YouthCO stands against HIV non-disclosure

Thank you, PositiveLite.com, for publishing this article online here.

When getting sexy with our partner(s), we all have an opportunity to talk about sexual health. Yet in practice, many of us are reluctant to start a conversation, bring up condoms, or ask about HIV and STIs. For those of us who are HIV-positive, not having one of these conversations means we may face charges of aggravated sexual assault. In fact, last month, we have seen two Toronto-area people living with HIV charged with aggravated sexual assault, and a call for their sexual partners to come forward to the police. One of the people facing charges is 20 years old.

To us at YouthCO, this just does not make sense.

1998 was the first time the Supreme Court of Canada found a person living with HIV guilty for not sharing their HIV status with a sexual partner. At the time, organizations including the Canadian HIV/AIDS Legal Network provided evidence to the Supreme Court that the criminal law would neither stop HIV from being passed nor would it support people living with HIV.

"It does not make sense to us that only one person – the person living with HIV – should face criminal punishment in a situation when no one brought up HIV before sex."

Another case of what we now know as HIV non-disclosure made its way to the Supreme Court in 2012. Despite extensive advocacy, the court decided those of us living with HIV who are either a) having penetrative sex without a condom or b) using a condom, and have more than 1,500 copies of HIV per milliliter of blood (also referred to as “viral load”) have a legal obligation to disclose our HIV status.
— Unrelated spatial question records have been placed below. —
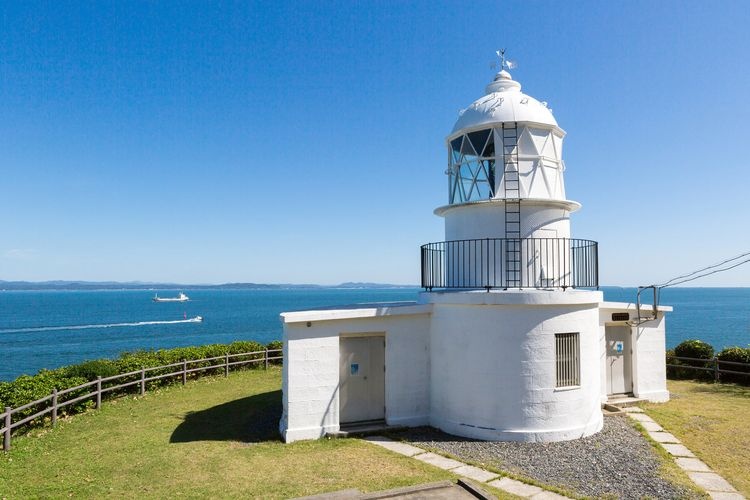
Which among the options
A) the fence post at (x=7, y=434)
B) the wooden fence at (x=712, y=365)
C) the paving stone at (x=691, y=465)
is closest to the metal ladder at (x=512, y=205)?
the paving stone at (x=691, y=465)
These decisions have unfortunately made Canada a world leader (and not in a good way) when it comes to prosecuting HIV-positive people. 

YouthCO, like many organizations, has long opposed laws that criminalize the sex lives of people living with HIV. It does not make sense to us that only one person – the person living with HIV – should face criminal punishment in a situation when no one brought up HIV before sex. The law also does not make sense to us because we know that most people living with HIV go to significant lengths to prevent passing HIV. As well, it is generally accepted that those who maintain an undetectable viral load are incapable of transmitting the virus.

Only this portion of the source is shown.